I left my solo experience heavy and weighted with each encounter. I wrote in my journal the following: “Dear God, what does it mean for me to be a neighbor to my neighbors? Lord, may you give me your heart in small measures, only what I am able to bear? I’m afraid to care to much. How can I start with the small stuff?” My experience had left me shaken. As I began to be confronted with the harsh realities of urban life, I asked God not to harden my heart; to keep me open and receptive. The solo exercise set me in a flaneur posture. This became a model for me through out the semester. An open posture to observe and take in my environment, including the architecture and the people that fill it. 

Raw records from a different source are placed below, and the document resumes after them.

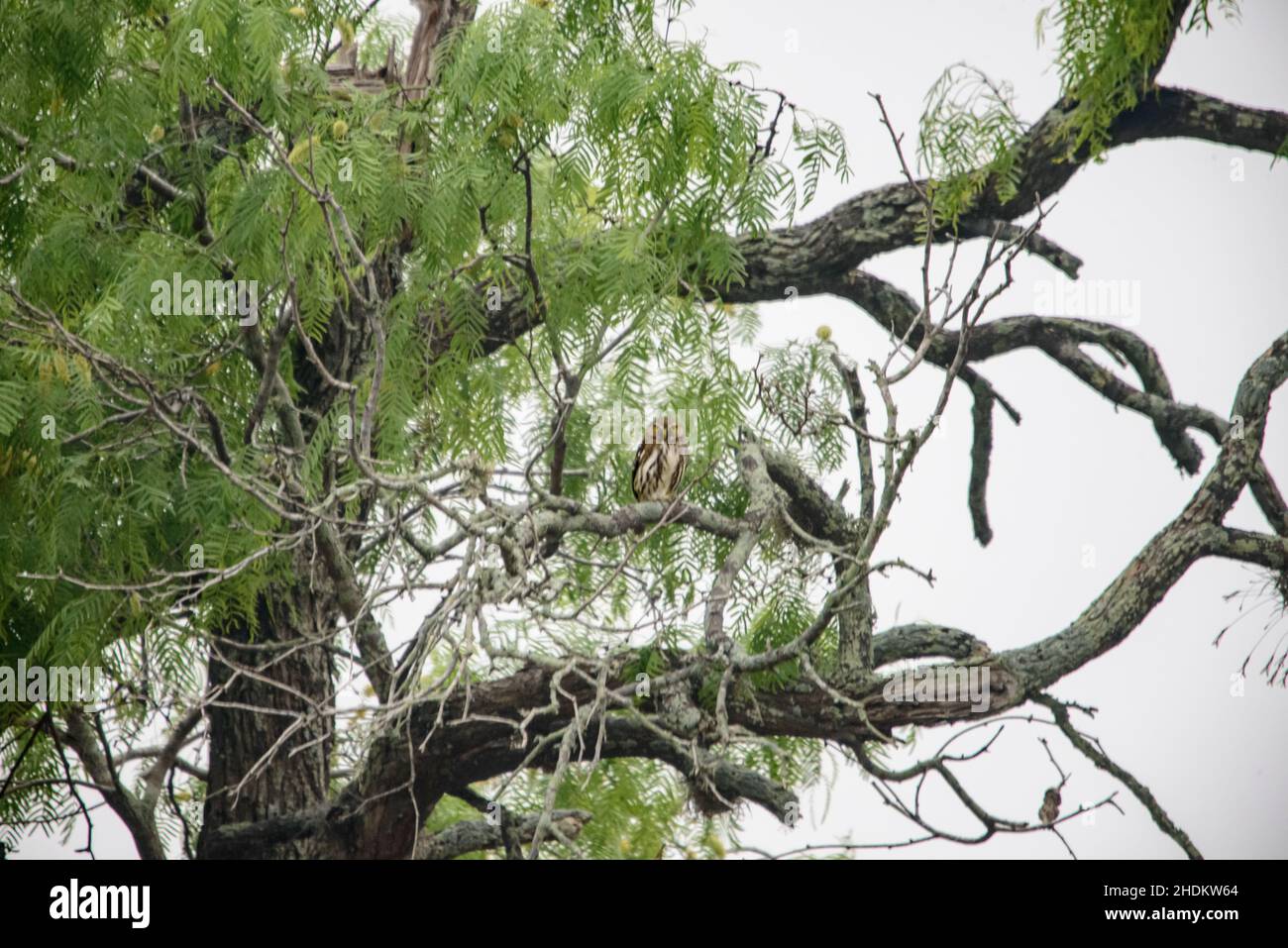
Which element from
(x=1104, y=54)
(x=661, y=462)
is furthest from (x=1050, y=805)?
(x=1104, y=54)

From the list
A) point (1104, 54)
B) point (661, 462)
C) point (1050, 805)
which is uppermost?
point (1104, 54)

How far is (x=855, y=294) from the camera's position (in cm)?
464

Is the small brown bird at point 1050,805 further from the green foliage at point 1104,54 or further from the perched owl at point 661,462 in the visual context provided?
the green foliage at point 1104,54

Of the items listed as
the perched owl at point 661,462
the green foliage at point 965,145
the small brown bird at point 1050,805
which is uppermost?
the green foliage at point 965,145

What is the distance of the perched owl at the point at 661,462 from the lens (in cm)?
388

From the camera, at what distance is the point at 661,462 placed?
3.91 metres

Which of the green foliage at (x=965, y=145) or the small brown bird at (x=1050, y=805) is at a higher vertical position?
the green foliage at (x=965, y=145)

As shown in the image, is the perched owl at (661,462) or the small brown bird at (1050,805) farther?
the perched owl at (661,462)

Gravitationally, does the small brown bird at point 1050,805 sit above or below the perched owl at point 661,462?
below

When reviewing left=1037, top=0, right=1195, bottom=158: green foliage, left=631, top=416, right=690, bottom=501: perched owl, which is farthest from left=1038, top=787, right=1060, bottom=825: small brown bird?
left=1037, top=0, right=1195, bottom=158: green foliage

Another flaneur moment occurred mid-way through the semester on the redline. This story captivated me because it revealed the very human-side of the city. It displayed her relationships, communities,   how we identify and relate to one another. 

I walked into the L and sat on the bench. I noticed a young, attractive caucasian male through the window. He entered into the train car and bumped into another woman. Rudely, he gestured with his thumb for her to go ahead of him. I remarked to myself that this young man who I thought was so beautiful, was actually rather ugly in his nature. Why did he not at least acknowledge his mistake and utter a “Sorry, after you.” He came and sat down on the bench perpendicular to mine. He fidgeted, as he’s head turned to scan the train. As he looked over he’s shoulder towards two o’clock he must have found whom he was looking for. He began violently wavering his right hand. My eye finally caught on to whom he was trying to connect with, a young African American man with short bouncing dreads. When the African American man recognized him, he responded by gesturing his hands. The Caucasian man gestured back. And the tension in my jar released when I realized that this dance of gestures was a conversation. I felt remorse when I thought of how harshly I had judged this young man for not speaking to the women he had bumped into. I could not be consumed with guilt for long, because soon I was captured by the beauty of the silent conversation that occurred before me. Their faces lit up with excitement when their point was made. Their brows wrinkled with frustration at the other’s comeback. A hard guttural laughter filled out of one of the young man’s mouth. Just then the conversation expanded to include a young Latina girl seating next to the African American man. Her sarcasm was present on the smirk on her face as she waved her hand to get the boys’ attention. Mocking them she played with there affections as her hands danced through the motions of her story. 

I could not take my eyes of this unlikely threesome, and yet felt bashful for how I stared. They were beautiful, confident, and expressive. I remember the wholeness feeling swelling in me. As if a little voice saying, yes this is how it should be. Each young person had very different ethnic backgrounds, however they were united through the art of an unspoken language.

Weeks later as I walked down Belmont on a rainy evening after work, I looked into the window of a Starbucks. Sitted across from each other on a small square table were the two young men from the ‘L’. One listened with his eyes as the other gestured to him. I was surprised to see them again, for it was rare and precious when characters in the city appeared twice to me.